Comment relions-nous cet image d’enfantement à la résurrection et à la Pentecôte ? Quelle est la nouvelle vie qui est engendrée ? C’est la vie de l’Église. Si nous demandons à la plupart des gens dans le monde, chrétiens et non chrétiens, quel est la plus grande fête chrétienne, la réponse sera immédiate et évidente : « Noël ». C’est la bonne réponse si la question est posée en termes d’argent et d’énergie dépensés pour préparer et célébrer la journée. Mais en ce qui concerne la foi chrétienne, le dimanche de Pâques est beaucoup plus important que le jour de Noël car s’il n’y avait pas eu la résurrection, il n’y aurait pas de chrétiens et il n’y aurait pas l’Eglise. 

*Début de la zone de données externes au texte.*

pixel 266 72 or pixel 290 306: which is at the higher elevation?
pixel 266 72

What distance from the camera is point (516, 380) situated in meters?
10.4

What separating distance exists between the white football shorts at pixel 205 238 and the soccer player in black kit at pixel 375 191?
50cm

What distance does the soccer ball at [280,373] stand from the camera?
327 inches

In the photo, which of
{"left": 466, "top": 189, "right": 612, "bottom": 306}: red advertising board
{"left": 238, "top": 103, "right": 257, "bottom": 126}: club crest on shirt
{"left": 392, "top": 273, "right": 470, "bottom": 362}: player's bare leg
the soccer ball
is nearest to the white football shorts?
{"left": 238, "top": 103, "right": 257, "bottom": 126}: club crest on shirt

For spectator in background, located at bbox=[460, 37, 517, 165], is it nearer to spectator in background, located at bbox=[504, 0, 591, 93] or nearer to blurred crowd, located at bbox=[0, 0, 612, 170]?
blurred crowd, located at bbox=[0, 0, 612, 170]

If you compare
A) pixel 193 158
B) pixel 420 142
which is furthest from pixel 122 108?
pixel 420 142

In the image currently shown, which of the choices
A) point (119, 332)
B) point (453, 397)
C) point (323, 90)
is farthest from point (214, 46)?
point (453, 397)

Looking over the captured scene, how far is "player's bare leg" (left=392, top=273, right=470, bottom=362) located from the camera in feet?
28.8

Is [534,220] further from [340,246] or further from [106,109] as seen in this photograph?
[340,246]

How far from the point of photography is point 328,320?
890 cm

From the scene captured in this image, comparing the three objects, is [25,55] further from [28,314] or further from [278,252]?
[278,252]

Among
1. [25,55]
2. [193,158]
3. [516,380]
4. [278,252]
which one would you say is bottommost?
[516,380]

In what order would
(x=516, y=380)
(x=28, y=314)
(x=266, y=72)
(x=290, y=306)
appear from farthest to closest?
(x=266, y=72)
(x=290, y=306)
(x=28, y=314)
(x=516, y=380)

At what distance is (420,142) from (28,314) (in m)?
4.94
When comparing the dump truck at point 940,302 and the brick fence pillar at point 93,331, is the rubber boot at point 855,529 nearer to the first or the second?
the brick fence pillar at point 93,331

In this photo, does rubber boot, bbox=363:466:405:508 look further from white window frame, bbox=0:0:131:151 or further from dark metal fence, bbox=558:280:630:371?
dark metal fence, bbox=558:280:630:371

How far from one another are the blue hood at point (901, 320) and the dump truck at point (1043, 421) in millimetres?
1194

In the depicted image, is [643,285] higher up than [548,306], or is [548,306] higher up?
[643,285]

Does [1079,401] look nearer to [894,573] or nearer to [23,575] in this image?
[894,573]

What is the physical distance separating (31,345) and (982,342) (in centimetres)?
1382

Comme la signification de Noël est de s’orienter vers le dimanche de Pâques, le dimanche de Pâques se dirige vers la Pentecôte. La Pentecôte n’a pas plus d’importance liturgique que le dimanche de Pâques, mais Pâques nous prépare à la Pentecôte : à la « naissance » de l’Église, le corps mystique du Christ. Préparons-nous donc à fêter cette joie d’une nouvelle vie.